Porting to GCC 8

The GCC 8 release series differs from previous GCC releases in a number of ways. Some of these are a result of bug fixing, and some old behaviors have been intentionally changed to support new standards, or relaxed in standards-conforming ways to facilitate compilation or run-time performance.

Some of these changes are user visible and can cause grief when porting to GCC 8. This document is an effort to identify common issues and provide solutions. Let us know if you have suggestions for improvements!

C++ language issues

-Wreturn-type is enabled by default

G++ now assumes that control never reaches the end of a non-void function (i.e. without reaching a return statement). This means that you should always pay attention to -Wreturn-type warnings, as they indicate code that can misbehave when optimized.

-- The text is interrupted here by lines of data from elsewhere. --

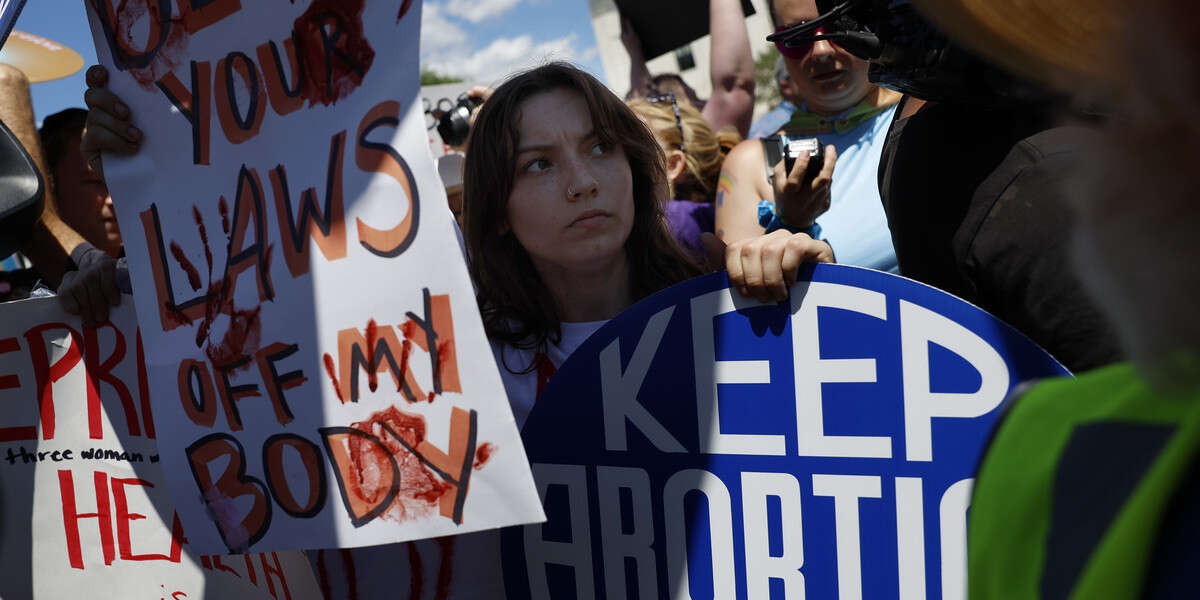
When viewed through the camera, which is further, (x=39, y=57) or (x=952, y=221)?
(x=39, y=57)

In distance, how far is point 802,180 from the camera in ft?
4.62

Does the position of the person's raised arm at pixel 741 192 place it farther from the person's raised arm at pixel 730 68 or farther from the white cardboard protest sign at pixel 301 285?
the white cardboard protest sign at pixel 301 285

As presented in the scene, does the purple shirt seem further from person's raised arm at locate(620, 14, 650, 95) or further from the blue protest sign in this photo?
person's raised arm at locate(620, 14, 650, 95)

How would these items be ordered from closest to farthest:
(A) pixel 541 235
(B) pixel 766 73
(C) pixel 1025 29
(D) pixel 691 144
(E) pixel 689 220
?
(C) pixel 1025 29 < (A) pixel 541 235 < (E) pixel 689 220 < (D) pixel 691 144 < (B) pixel 766 73

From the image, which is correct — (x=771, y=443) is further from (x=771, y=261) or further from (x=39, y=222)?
(x=39, y=222)

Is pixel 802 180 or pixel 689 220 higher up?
pixel 802 180

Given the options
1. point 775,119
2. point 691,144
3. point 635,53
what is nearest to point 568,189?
point 691,144

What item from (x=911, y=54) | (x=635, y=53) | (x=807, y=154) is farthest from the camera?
(x=635, y=53)

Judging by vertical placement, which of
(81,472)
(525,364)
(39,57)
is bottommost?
(81,472)

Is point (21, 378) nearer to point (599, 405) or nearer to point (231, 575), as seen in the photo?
point (231, 575)

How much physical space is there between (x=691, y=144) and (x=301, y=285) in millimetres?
1707

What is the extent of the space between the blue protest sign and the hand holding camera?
30 centimetres

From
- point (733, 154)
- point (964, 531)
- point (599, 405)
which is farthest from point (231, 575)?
point (733, 154)

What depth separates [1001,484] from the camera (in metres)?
0.50
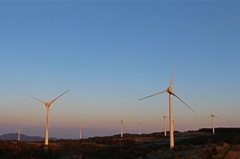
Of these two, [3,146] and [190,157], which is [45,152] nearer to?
[3,146]

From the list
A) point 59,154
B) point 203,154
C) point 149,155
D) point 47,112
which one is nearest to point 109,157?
point 149,155

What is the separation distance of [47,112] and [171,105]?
2987 cm

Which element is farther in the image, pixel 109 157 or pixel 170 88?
pixel 170 88

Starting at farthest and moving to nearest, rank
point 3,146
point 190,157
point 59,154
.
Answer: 1. point 3,146
2. point 59,154
3. point 190,157

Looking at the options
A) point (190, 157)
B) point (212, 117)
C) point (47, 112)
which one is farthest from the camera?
point (212, 117)

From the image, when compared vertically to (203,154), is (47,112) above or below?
above

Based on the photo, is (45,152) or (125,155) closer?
(125,155)

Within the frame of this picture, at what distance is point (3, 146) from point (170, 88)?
2917 centimetres

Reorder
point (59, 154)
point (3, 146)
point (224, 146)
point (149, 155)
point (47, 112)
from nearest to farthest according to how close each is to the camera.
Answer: point (149, 155), point (224, 146), point (59, 154), point (3, 146), point (47, 112)

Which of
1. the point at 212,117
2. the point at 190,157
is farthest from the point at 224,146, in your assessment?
the point at 212,117

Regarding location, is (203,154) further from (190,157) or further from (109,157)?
(109,157)

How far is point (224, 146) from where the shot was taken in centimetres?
4559

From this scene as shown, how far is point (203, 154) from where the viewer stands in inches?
1566

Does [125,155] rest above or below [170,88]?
below
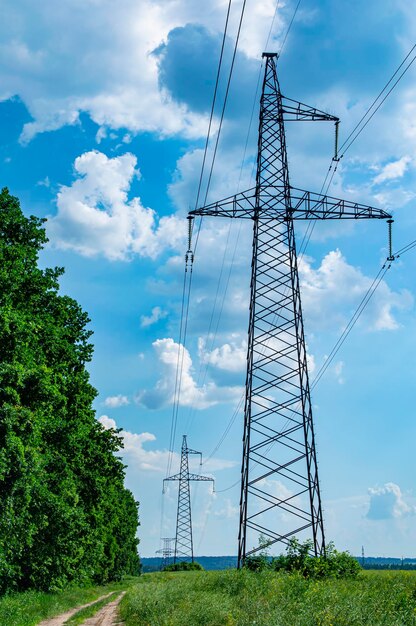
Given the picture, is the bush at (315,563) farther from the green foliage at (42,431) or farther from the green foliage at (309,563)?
the green foliage at (42,431)

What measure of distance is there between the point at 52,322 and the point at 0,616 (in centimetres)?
1295

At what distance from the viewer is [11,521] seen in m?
25.4

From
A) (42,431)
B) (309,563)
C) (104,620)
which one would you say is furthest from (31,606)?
(309,563)

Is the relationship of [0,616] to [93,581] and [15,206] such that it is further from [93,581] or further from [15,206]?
[93,581]

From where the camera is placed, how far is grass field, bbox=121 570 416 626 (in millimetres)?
14516

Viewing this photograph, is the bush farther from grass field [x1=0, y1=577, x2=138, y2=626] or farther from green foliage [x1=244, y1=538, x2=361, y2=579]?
grass field [x1=0, y1=577, x2=138, y2=626]

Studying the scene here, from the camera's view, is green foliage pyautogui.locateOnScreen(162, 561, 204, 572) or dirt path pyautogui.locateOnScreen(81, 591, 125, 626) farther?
green foliage pyautogui.locateOnScreen(162, 561, 204, 572)

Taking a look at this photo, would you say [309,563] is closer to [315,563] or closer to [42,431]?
[315,563]

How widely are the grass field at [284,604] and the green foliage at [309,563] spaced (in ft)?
2.53

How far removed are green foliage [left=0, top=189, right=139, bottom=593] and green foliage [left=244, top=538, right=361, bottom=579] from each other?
907 centimetres

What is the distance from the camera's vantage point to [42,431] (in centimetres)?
3225

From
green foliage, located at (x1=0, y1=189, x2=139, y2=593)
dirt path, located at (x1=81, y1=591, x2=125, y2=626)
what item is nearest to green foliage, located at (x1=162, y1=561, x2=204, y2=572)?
green foliage, located at (x1=0, y1=189, x2=139, y2=593)

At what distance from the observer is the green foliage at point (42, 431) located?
24.6m

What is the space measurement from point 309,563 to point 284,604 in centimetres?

To tell the compiler that control can never reach the end of a function (e.g. because all callers enforce its preconditions) you can suppress -Wreturn-type warnings by adding __builtin_unreachable:


      char signchar(int i) // precondition: i != 0
      {
        if (i > 0)
          return '+';
        else if (i < 0)
          return '-';
        __builtin_unreachable();
      }
  

Because -Wreturn-type is now enabled by default, G++ will warn if main is declared with an implicit int return type (which is non-standard but allowed by GCC). To avoid the warning simply add a return type to main, which makes the code more portable anyway.

Stricter rules when using templates

G++ now diagnoses even more cases of ill-formed templates which can never be instantiated (in addition to the stricter rules in GCC 7). The following example will now be diagnosed by G++ because the type of B<T>::a does not depend on T and so the function B<T>::f is ill-formed for every possible instantiation of the template:


      class A { };
      template <typename T> struct B {
        bool f() const { return a; }
        A a;
      };
  
In member function 'bool B<T>::f() const':
error: cannot convert 'const A' to 'bool' in return
   bool f() const { return a; }
                           ^

Ill-formed template code that has never been tested and can never be instantiated should be fixed or removed.

Changes to alignof results

The alignof operator has been changed to return the minimum alignment required by the target ABI, instead of the preferred alignment (consistent with _Alignof in C).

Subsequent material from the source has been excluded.